Example thought question (seeded in lecture):

Sample with $10\,\text{million}$ total reads.
- Gene A: $8$ reads, length $=1\,kb$ .
- Gene B: $16$ reads, length $=2\,kb$ .
Raw counts alone cannot confirm higher expression; must normalize by transcript length (RPKM/TPM).

Typical gene-expression mRNA-seq:
- Stranded mRNA kit.
- $\ge 75$ bp reads.
- >10\,\text{million} reads/sample.
Total RNA (rRNA-depleted):
- $75{-}100$ bp reads.
- >200\,\text{million} reads/sample.
Choice of instrument (e.g., NovaSeq vs NextSeq) balances cost & throughput.

Fragmentation bias: long transcripts generate more fragments → higher raw counts.
- Remedy: normalize by length.
Sampling bias: only subset of molecules enter library.
- Low-expression genes quantified less accurately.
Library-prep bias: adapter ligation efficiency, PCR duplicates.
Sequencing bias: highly expressed transcripts saturate flow cell.
Mitigations:
- Increase depth, deplete abundant RNAs, correct computationally.
- Employ biological replicates (outweigh technical replicates).

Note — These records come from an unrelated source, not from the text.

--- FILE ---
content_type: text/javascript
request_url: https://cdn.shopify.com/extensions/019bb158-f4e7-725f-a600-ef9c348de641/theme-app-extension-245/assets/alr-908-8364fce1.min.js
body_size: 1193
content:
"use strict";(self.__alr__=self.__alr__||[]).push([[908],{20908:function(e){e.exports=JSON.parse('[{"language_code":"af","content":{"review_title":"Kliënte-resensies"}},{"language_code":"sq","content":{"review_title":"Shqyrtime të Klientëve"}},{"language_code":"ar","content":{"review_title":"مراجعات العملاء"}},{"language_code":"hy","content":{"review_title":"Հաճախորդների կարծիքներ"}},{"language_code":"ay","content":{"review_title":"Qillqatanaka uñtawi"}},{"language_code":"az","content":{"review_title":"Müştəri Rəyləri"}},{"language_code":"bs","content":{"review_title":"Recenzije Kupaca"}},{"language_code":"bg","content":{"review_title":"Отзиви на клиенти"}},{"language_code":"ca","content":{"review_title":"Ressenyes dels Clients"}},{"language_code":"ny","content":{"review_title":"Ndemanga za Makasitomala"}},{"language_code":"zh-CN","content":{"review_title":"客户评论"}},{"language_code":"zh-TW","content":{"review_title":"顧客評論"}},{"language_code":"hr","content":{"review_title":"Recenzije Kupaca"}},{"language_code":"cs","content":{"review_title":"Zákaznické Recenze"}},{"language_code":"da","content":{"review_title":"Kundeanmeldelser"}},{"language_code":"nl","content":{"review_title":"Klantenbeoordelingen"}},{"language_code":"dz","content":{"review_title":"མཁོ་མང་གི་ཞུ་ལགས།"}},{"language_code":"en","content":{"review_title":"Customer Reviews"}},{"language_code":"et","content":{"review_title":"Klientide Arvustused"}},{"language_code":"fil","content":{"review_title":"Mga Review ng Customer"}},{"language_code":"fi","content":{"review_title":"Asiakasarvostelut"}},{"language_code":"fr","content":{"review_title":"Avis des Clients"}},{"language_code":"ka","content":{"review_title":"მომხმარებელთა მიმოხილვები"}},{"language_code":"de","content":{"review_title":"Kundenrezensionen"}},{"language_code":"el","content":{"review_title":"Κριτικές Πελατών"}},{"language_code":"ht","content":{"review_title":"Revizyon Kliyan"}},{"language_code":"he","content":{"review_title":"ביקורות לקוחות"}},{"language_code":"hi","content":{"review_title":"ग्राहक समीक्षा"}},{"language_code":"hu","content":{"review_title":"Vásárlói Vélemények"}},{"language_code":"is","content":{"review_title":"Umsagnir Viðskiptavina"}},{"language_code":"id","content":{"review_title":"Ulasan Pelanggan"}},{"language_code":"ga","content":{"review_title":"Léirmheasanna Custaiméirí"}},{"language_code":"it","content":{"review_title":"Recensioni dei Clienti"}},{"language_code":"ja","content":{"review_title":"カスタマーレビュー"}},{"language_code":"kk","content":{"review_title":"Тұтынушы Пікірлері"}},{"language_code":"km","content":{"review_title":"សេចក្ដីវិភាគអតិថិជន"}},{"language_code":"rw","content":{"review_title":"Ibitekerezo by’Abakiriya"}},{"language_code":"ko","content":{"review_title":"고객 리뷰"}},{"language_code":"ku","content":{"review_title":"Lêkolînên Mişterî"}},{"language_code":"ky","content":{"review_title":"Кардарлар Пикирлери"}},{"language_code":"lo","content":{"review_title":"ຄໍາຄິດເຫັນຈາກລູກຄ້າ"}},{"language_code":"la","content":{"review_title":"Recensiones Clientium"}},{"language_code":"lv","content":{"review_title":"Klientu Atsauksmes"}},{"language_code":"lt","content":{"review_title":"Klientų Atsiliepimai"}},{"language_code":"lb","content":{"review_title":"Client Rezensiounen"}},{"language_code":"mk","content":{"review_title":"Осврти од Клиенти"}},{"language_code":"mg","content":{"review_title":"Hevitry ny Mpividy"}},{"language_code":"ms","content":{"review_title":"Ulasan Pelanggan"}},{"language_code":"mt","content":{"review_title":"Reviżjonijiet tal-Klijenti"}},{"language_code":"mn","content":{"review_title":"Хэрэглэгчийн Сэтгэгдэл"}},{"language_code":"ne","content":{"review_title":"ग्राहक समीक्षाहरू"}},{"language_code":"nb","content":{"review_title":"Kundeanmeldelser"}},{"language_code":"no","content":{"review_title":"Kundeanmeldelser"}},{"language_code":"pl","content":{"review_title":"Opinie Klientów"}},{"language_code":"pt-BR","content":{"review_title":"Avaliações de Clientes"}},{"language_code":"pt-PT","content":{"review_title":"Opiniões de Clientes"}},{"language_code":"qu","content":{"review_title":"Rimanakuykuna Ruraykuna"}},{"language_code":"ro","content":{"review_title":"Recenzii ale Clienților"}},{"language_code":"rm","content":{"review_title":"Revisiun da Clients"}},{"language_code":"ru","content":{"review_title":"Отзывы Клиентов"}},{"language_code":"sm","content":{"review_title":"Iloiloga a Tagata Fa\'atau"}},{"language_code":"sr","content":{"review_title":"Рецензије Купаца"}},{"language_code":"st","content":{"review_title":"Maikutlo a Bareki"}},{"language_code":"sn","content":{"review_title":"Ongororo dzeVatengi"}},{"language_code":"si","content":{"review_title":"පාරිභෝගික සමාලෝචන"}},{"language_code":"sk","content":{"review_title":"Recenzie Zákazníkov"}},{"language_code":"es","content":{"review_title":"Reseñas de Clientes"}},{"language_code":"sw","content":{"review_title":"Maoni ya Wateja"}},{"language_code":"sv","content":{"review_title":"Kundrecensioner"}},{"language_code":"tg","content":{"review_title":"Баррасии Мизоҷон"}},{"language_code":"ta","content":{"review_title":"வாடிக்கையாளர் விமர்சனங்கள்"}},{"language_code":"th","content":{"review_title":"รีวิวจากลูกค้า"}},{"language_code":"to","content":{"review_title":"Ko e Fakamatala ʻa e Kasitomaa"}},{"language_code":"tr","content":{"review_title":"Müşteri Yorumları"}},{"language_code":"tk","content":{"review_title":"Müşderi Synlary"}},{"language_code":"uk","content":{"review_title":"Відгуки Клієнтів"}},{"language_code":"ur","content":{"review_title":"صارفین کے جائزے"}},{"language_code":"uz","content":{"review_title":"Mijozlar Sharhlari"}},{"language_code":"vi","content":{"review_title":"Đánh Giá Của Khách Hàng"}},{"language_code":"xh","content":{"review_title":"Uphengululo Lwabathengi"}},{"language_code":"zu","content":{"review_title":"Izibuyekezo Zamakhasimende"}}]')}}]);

Technical variation in RNA-seq generally low.
Biological variation major driver → include multiple biological replicates to improve statistical power.

Trade-offs summarized:
- Sensitivity limited by read depth & starting RNA quality.
- Specificity affected by ambiguous alignment; improved via longer/paired reads.
- Dynamic range bounded by depth; highly expressed genes can mask rare ones.

Demonstrates four stages: Sample Prep → Cluster Generation → Sequencing → Data Analysis.
Explains bridge amplification, fluorescent imaging, index reads, paired-end turnaround, and final alignment to reference.

RNA-Seq provides comprehensive, high-resolution measurement of gene expression, surpassing microarrays.
Success depends on thoughtful experimental design: library type, read length, depth, replicates, and bias mitigation.
Understanding sequencing chemistry and data structure (FASTQ, Q-scores) is crucial for accurate downstream analysis.